Inference for Difference of Two Means

Dr. Mine Dogucu

Confidence Interval

Confidence Interval Review

Confidence Interval = point estimate \(\pm\) critical value \(\times\) standard error of the estimate

Confidence Interval Review

point estimate critical value standard error of the estimate
single proportion \(p\) z* \(\sqrt{\frac{p(1-p)}{n}}\)
difference of two proportions \(p_1-p_2\) z* \(\sqrt{\frac{p_1(1-p_1)}{n}+\frac{p_2(1-p_2)}{n}}\)
single mean \(\bar x\) \(t*_{df}\) \(\sqrt{\frac{s^2}{n}}\)
difference of two means \(\bar x_1 - \bar x_2\) \(t*_{df}\) \(\sqrt{\frac{s_1^2}{n_1} + \frac{s_2^2}{n_2}}\)

Conditions

  1. Independence: Within each group data have to be independent from each other. The two groups have to be independent from one another.

  2. Normality: We check for normality for each group.

## SUPPLIED RECORDS
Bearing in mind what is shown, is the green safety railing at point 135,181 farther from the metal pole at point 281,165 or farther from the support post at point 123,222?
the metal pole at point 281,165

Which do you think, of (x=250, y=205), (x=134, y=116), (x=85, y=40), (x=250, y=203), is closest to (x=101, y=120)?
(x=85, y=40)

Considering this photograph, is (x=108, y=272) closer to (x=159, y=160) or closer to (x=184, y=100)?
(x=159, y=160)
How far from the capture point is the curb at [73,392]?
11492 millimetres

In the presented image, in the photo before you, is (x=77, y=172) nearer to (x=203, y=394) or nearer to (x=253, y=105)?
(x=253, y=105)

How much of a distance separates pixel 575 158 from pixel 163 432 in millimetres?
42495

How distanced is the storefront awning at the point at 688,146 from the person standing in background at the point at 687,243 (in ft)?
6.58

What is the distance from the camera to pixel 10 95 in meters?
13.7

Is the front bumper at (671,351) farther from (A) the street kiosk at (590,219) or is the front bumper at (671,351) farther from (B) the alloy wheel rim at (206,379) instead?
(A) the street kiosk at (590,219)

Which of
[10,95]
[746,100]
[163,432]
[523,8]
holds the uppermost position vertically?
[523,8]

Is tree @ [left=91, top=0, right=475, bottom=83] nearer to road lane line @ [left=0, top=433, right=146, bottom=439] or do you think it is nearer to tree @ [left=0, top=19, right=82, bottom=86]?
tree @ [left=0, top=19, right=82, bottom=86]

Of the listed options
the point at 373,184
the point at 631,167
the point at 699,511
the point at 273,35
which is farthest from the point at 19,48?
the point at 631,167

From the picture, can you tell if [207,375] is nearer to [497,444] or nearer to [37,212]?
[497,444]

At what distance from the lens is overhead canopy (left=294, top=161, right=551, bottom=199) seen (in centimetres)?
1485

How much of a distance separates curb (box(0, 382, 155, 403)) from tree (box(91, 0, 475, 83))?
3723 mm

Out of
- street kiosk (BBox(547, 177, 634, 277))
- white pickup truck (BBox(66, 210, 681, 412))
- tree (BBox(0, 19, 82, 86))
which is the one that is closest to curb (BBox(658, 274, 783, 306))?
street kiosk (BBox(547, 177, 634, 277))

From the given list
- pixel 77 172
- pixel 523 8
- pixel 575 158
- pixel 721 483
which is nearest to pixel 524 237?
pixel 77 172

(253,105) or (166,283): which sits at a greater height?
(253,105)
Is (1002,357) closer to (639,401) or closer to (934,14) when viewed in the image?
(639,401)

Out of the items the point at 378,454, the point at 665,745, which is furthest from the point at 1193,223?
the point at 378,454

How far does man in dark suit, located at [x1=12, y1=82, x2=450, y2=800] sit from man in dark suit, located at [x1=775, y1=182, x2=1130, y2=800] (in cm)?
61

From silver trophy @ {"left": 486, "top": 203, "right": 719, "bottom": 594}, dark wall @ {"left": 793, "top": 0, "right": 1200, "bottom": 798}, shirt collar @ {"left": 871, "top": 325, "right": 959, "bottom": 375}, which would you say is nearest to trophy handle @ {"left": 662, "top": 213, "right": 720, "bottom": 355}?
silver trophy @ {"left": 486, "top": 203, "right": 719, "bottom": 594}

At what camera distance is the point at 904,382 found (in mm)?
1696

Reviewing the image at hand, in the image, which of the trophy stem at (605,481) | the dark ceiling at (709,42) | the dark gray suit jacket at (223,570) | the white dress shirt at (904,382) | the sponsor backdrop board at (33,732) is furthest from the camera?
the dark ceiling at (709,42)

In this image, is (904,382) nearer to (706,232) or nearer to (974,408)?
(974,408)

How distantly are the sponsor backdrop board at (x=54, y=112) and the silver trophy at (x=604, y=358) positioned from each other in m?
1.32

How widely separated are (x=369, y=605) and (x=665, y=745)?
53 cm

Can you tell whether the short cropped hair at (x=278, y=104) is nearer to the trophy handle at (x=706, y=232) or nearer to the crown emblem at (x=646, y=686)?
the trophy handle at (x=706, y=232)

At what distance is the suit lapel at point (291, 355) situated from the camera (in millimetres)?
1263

## PROBLEMS TO SOLVE
[A] For each statement, marked (i), (ii) and (iii), say whether it agrees with the notes on two means. Answer yes or no, and quote the words from the notes that decide it.
(i) The two groups must be independent of one another.
(ii) Normality is checked once, for the two groups combined.
(iii) Data within each group must be independent of each other.
[B] Quote the notes on two means word for word, starting at "difference of two means \(\bar" and ending at "from one another.".
[C] Answer these questions from the notes on two means, one answer per line, marked the same way.
(i) Whose name appears under the title?
(ii) What critical value is given for the difference of two proportions?
(iii) Which two conditions are listed?
The records have no connection to the notes on two means.

## WORKED ANSWERS
[A]
(i) Yes: "The two groups have to be independent from one another."
(ii) No: "We check for normality for each group."
(iii) Yes: "Within each group data have to be independent from each other."

[B]
difference of two means \(\bar x_1 - \bar x_2\) \(t*_{df}\) \(\sqrt{\frac{s_1^2}{n_1} + \frac{s_2^2}{n_2}}\)

Conditions

  1. Independence: Within each group data have to be independent from each other. The two groups have to be independent from one another.

[C]
(i) Dr. Mine Dogucu
(ii) z*
(iii) Independence and normality